Los sueños deben de ser la cloaca donde acaba lo que nos sucede durante el día, se me ocurre: debo investigar esto, a lo mejor alguien ya lo ha estudiado.
Allí circulan, fluyen. Se reciclan. Siguen fluyendo.
Paso las últimas noches en tensión, despertándome a menudo y con pesadillas. Durante el día trabajo mano a mano con mi chica en la mudanza; el traslado de todo aquello que hemos acumulado en nuestra casa anterior lo simultaneamos con la compra, el traslado y, ay, el montaje de muebles y cachivaches. Mi chica se asoma entre cables, tornillos y brocas para espetarme que se me ve muy tranquilo, demasiado tranquilo. ¿No me estresa saber que debemos entregar la llave del otro piso en tres días? ¿No me estresa vivir entre dos pisos que están patas arriba, ambos? ¿No me estresa la broca funcionando noche y día?
Sí, tía. Pero va todo derecho al sueño.
Miraré a ver en el apartado de psicoanálisis, me suena que alguien dijo algo de esto.
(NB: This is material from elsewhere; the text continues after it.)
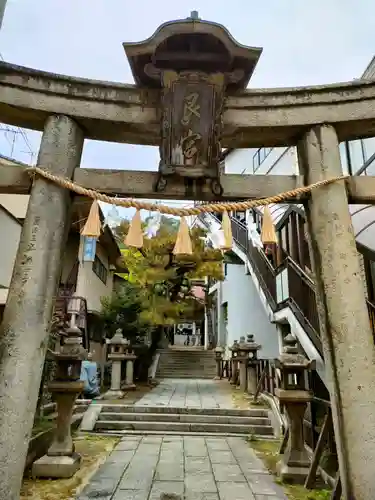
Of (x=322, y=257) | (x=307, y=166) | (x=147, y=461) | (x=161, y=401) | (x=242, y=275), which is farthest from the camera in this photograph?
(x=242, y=275)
Por fin un cierto orden en los libros, que fue lo primero que trajimos y acomodamos entre estantes: un cierto orden futuro, que pospongo con placer; aunque a ratos, para descansar de la broca, ya voy haciendo agrupaciones. Se acaba el verano; ningún proyecto de maratón lectora, esta vez: sabía lo que tocaba. Me propuse leer, en torno a julio, la Historia de Genji, pero no he pasado de cien páginas; postergado queda. No me urge. Esa falta de urgencia es un placer. Empecé Nova Exprés de Burroughs, hace semana y media; por echarme al cuerpo algo breve; me quedan pocas páginas; algunas frases memorables, sí, pero no en tanta proporción como en otros libros del viejo Lee. Qué más da. Demorar, postergar una vez más.
Domingo treinta, ocho treinta de la tarde. Salgo a mi pequeña nueva terraza, me abro una cerveza, cerveza de abadía; pongo el Pacific Ocean Blues de Dennis Wilson. Septiembre es el mejor mes del verano, me digo. El sol se va ocultando en mi nuevo skyline, impregnando de color naranja el esqueleto de la gigantesca caldera de gas que tengo por vecino.
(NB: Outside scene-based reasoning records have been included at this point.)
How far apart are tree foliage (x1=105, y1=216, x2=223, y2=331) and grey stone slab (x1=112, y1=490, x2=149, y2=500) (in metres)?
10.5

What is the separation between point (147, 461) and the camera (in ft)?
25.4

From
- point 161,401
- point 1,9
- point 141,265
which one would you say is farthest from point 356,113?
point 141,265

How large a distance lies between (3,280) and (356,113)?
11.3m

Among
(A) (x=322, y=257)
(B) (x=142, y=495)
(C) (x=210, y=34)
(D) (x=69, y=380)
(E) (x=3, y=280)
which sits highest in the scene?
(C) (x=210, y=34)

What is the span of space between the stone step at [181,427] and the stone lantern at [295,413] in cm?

Gigante, gigante, ¿de qué me suena eso? Debo volver al trabajo. Hace unos años, exactamente hace dos casas, imaginaba en situaciones similares -el calor, el calor- un relato en el que el océano anegaba la ciudad. Me acuerdo ahora por el título del disco de Wilson. El disco sigue, fluye; como yo. By this river. Sigo fluyendo, ahora consciente del fluir. Pensando en el fluir, más que ejerciéndolo, y también. Abro el portátil: una semana sin escribir; siquiera en mi nuevo cuaderno, aquel que compré a principio de verano y que ya casi he consumido. Antes me hubiese causado desazón pensar en toda esa escritura para nada; ahora me tranquiliza: es lo que hay; pienso contarlo en un poema, tengo la idea y ya voy entrando en calor: lo estoy haciendo ahora, dadme tiempo. Ahora que el calor inmenso de la tarde se disipa despacio, con las rachas de corriente que llegan hasta aquí. Voy acabando mi cerveza, cerveza de abadía. Yoshimi viene a contarme sus cosas –una pìsta: dice “Miau” - tras la pantalla del portátil; su hocico contra ella, en ella lo restriega. Antes de terminar la frase anterior ya se ha ido al otro extremo de la mesa, a darme la espalda por la nula atención que le dedico.
Demorar, demorarse así. Más tragos de cerveza. Lentos, sin prisa. Volver a la escritura así, sin prisa. Sale Isolda con nosotros, vuelve a entrar. La mudanza ha terminado. Solo queda terminar de construir aquí nuestro pequeño hogar. Sale Isolda otra vez, para dirigirse a Yoshimi. Miau. Yoshimi pasa de ella y vuelve conmigo. Insiste tras la pantalla. Con sus cosas. Miau, etcétera.
Permitidme que las siga.
2 comentarios:
Porque todavia no tengo internet, cuelgo esta entrada dos dias despues de escribirla, en casa de Alex. Aqui descubro que el ordenador de Alex acaba de sufrir el mismo problema que tiene el mio desde hace meses con las tildes.
El virus se extiende. ¿Una conjura informatica para acabar con nuestras bienamadas tildes?
Estoy deseando ver esa casa. Prometo regalarte un montón del tildes.